- [Problem] Copy the passage below about closing the Liuwa Plains camp, word for word from start to finish.

*** Text excerpt ***

As the dogs sniffed and played around us I realized, once again, how lucky I am to be able to have such an experience and to live on this continent. Like I said, I don’t go looking for close encounters with wildlife in the bush, but sometimes things find me.
I love to fly and I took Rodney Fuhr’s Cessna 182 up to Liuwa Plains in Zambia when he made the decision to close his research camp there and move it to Botswana. I had helped with some of the logistics at Liuwa camp and while I was excited about his new venture in Botswana, it was a little sad to be going back to close things down.
My regular safari tent was still set up in the camp, and I made myself at home again. I helped dismantle the camp during the days and each night, after a couple of beers, I lowered myself onto the camping bed on which I slept.
On the third night I brushed against the canvas wall of the tent and heard a rustling noise, followed by a low, guttural, almost ghostly noise: “Hoaaaaaaaarrrrrrrrrrr.” Odd sound, I thought, so I deliberately hit the wall again. Up beside me reared a fully grown black cobra. This snake was probably one-and-a-half times my size, and as I don’t have any snake-wrangling experience, I beat it out of that tent in quick time.

*** End of Text excerpt ***
*** Information provided ***

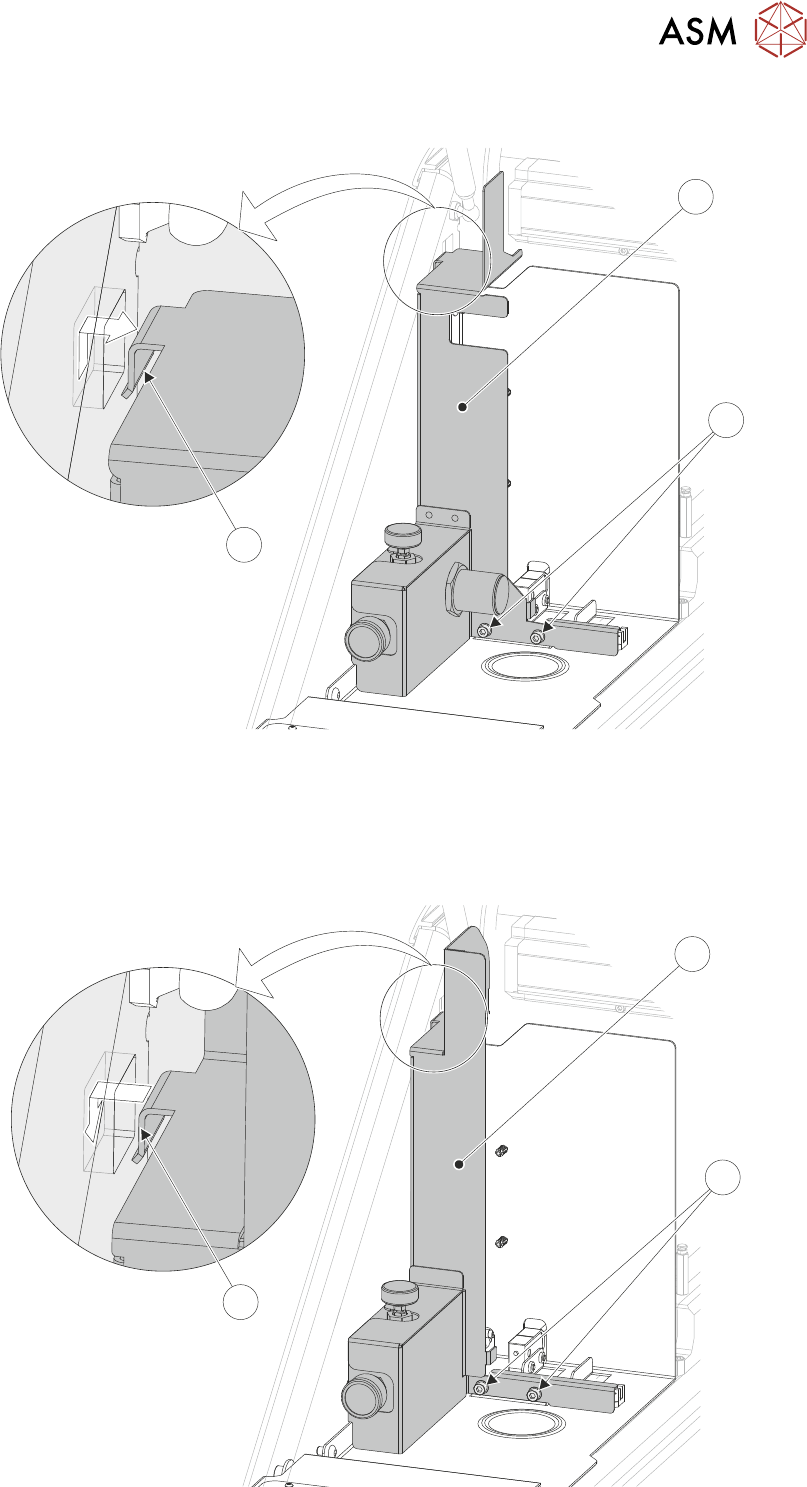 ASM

*** End of Information provided ***
*** Information provided ***

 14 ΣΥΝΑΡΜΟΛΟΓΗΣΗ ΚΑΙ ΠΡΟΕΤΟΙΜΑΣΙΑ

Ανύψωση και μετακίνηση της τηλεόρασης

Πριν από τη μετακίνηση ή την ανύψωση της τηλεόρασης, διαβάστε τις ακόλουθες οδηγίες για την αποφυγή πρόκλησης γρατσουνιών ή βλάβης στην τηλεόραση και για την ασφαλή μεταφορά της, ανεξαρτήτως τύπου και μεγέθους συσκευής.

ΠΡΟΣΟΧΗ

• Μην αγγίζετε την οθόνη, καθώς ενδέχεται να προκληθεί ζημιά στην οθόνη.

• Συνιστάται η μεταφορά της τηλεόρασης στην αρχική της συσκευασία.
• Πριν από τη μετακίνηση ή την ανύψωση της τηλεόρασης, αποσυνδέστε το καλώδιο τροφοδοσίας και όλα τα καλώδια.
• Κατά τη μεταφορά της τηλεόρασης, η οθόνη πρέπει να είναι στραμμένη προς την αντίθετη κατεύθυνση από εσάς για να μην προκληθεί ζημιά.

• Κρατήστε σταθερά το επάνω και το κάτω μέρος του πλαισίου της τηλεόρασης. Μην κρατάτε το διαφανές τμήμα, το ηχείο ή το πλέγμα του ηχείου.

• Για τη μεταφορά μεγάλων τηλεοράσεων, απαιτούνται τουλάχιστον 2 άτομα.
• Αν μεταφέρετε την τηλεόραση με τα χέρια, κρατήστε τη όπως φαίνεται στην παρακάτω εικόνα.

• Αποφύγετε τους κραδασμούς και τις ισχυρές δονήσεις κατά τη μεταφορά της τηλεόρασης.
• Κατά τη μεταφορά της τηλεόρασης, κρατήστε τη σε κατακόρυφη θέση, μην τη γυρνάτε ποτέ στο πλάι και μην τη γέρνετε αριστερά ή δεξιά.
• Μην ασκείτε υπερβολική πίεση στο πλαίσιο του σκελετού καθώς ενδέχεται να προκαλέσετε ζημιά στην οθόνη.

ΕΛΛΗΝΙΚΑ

*** End of Information provided ***
*** Information provided ***

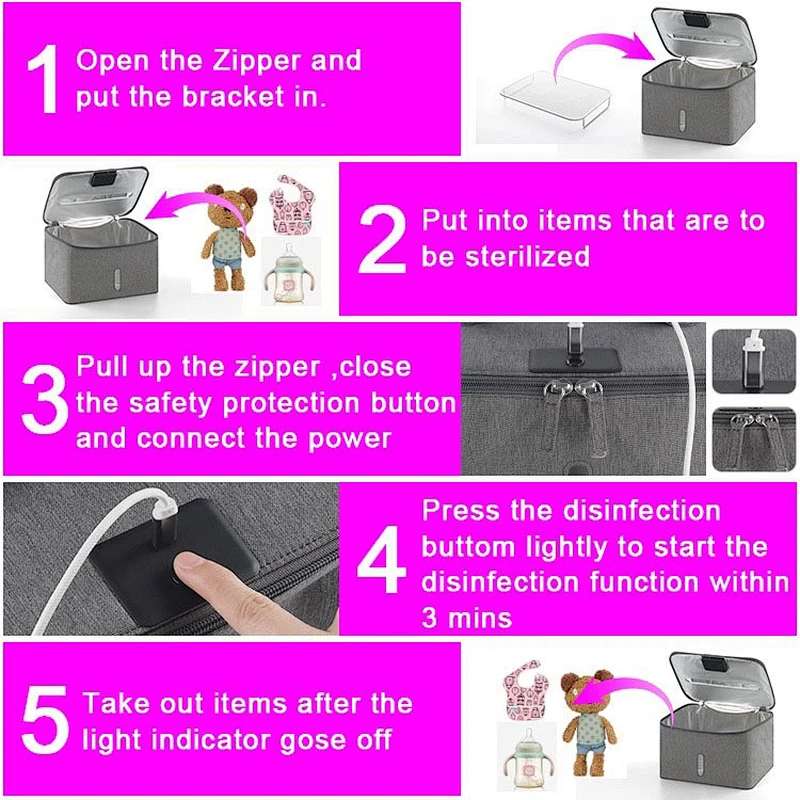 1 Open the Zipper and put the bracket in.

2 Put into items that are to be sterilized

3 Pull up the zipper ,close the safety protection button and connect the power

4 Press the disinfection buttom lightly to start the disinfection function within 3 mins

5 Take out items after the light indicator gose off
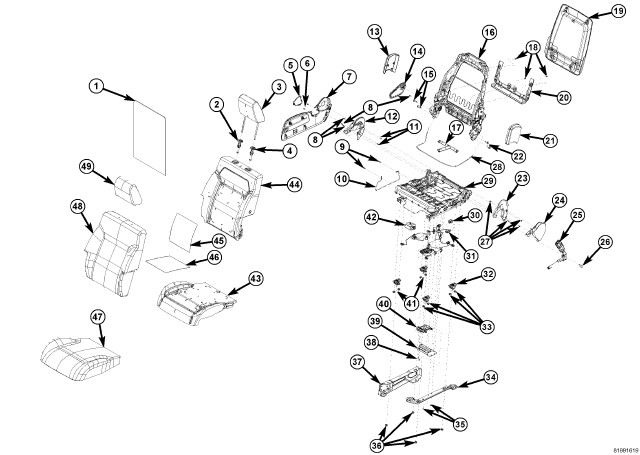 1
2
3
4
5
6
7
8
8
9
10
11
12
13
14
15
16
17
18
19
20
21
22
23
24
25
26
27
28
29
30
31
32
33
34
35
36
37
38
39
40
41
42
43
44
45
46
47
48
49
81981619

*** End of Information provided ***

- [Reply to the task]
As the dogs sniffed and played around us I realized, once again, how lucky I am to be able to have such an experience and to live on this continent. Like I said, I don’t go looking for close encounters with wildlife in the bush, but sometimes things find me.
I love to fly and I took Rodney Fuhr’s Cessna 182 up to Liuwa Plains in Zambia when he made the decision to close his research camp there and move it to Botswana. I had helped with some of the logistics at Liuwa camp and while I was excited about his new venture in Botswana, it was a little sad to be going back to close things down.
My regular safari tent was still set up in the camp, and I made myself at home again. I helped dismantle the camp during the days and each night, after a couple of beers, I lowered myself onto the camping bed on which I slept.
On the third night I brushed against the canvas wall of the tent and heard a rustling noise, followed by a low, guttural, almost ghostly noise: “Hoaaaaaaaarrrrrrrrrrr.” Odd sound, I thought, so I deliberately hit the wall again. Up beside me reared a fully grown black cobra. This snake was probably one-and-a-half times my size, and as I don’t have any snake-wrangling experience, I beat it out of that tent in quick time.